OK. So with the halides, just gradually increase the time. Should I make any adjustments to distance from water? Or with 150's is that a non issue?
You can do it either way. I don't usually mess with the distance, just the time. If at any time you notice something different going on with the corals, maybe try moving them up or down too. PCs to halides is gonna make quite a difference for you and your corals, keep a close eye on them.
400 Gallon Reef Log
Rome wasn't built in a day---neither is a reef
Willis--1998-2009---I will miss you.
Thanks for the input.
You are welcome. Why don't you give us some before and after pics when you get the lites up and running.
400 Gallon Reef Log
Rome wasn't built in a day---neither is a reef
Willis--1998-2009---I will miss you.
Here is the goal: To start out with exactly the same amount of total illumination as you had previously and then gradually increase it.
Here is the ideal way to do that: You measure your current lighting intensity using either a luxmeter or a PAR meter. Then you match that with your new lighting by adjusting the distance of the light fixture above the water's surface.
For example, my 250w 10,000K HQI metal halide lamps measured 150,000 lux 6" beneath the lamp, 50,000 lux at the water's surface 11" beneath the lamp, 23,500 lux 4" below the surface, 8,500 lux 22" below the surface, etc. You really only need one or two measurements -- the reading at the water's surface and the reading 6" below the surface would be plenty.

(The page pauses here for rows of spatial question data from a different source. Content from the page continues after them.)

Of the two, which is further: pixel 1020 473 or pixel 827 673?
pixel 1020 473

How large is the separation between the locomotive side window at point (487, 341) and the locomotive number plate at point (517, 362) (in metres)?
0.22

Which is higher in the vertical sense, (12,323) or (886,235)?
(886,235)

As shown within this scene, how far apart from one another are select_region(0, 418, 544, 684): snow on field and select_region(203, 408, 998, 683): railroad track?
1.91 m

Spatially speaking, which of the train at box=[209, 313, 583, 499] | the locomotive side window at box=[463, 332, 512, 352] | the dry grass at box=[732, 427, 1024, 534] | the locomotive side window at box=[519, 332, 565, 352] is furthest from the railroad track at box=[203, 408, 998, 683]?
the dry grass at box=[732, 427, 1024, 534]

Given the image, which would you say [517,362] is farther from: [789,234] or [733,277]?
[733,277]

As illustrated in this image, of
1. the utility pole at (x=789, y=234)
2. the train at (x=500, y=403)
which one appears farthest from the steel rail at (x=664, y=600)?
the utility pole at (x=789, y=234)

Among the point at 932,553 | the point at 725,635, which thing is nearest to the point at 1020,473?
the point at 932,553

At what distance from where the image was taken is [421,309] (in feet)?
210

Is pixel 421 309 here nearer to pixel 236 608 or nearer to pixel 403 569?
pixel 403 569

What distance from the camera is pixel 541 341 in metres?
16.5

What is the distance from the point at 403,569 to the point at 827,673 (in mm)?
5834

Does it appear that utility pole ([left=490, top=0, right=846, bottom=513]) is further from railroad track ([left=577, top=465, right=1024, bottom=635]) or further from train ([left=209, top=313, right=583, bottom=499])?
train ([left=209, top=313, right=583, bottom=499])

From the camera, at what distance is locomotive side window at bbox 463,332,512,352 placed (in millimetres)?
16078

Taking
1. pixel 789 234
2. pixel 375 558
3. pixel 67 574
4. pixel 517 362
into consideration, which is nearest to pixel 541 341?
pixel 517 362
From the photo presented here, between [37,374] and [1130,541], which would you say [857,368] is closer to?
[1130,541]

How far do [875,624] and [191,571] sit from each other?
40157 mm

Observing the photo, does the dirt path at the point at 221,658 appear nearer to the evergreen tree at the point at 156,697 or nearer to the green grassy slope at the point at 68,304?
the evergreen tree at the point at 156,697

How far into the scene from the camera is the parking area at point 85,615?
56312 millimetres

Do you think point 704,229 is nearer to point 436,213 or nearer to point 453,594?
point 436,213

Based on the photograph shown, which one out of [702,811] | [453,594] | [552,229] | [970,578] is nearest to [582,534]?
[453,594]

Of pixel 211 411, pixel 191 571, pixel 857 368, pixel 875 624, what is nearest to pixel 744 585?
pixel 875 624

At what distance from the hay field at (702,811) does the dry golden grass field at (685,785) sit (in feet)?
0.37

Now what you want to do with your new pendants is match the exact same reading by adjusting the distance of the new lights above the water. If your old lights measured 10,000 lux at the water's surface, you need to raise your new lights to whatever height it takes to get a reading of 10,000 lux at the water's surface. Once that is achieved, you then run the new lights on exactly the same photoperiod as the old lights, gradually lowering the distance between the light fixtures and the water's surface over the next three weeks until the lights are where you want them to remain.
That's the ideal way to do it. Most people don't have easily adjustable steel suspension cables like you do, so they adjust the photoperiod instead. If their old lights produced a reading of 10,000 lux at the water's surface and the new lights measure 20,000 lux at the water's surface, they simply cut the photoperiod in half and then gradually increase it over the next three weeks. What they are doing is matching the total amount of irradiation received on a daily basis between the old lights and the new lights and then gradually increasing that daily total by gradually increasing the photoperiod. That's a poor substitute for matching the intensity and then gradually increasing the intensity while keeping the photoperiod the same as it was before.
So, whenever it's possible to adjust the distance of the lights above the water to match the previous lights' intensity, that's the best way to go. When that's not possible, reduce the daily photoperiod and then gradually increase it.
If you don't have a luxmeter (or PAR meter), then you have to visually estimate how high the new lights need to be to match the intensity of light striking the corals so that it starts out the same as the old lights.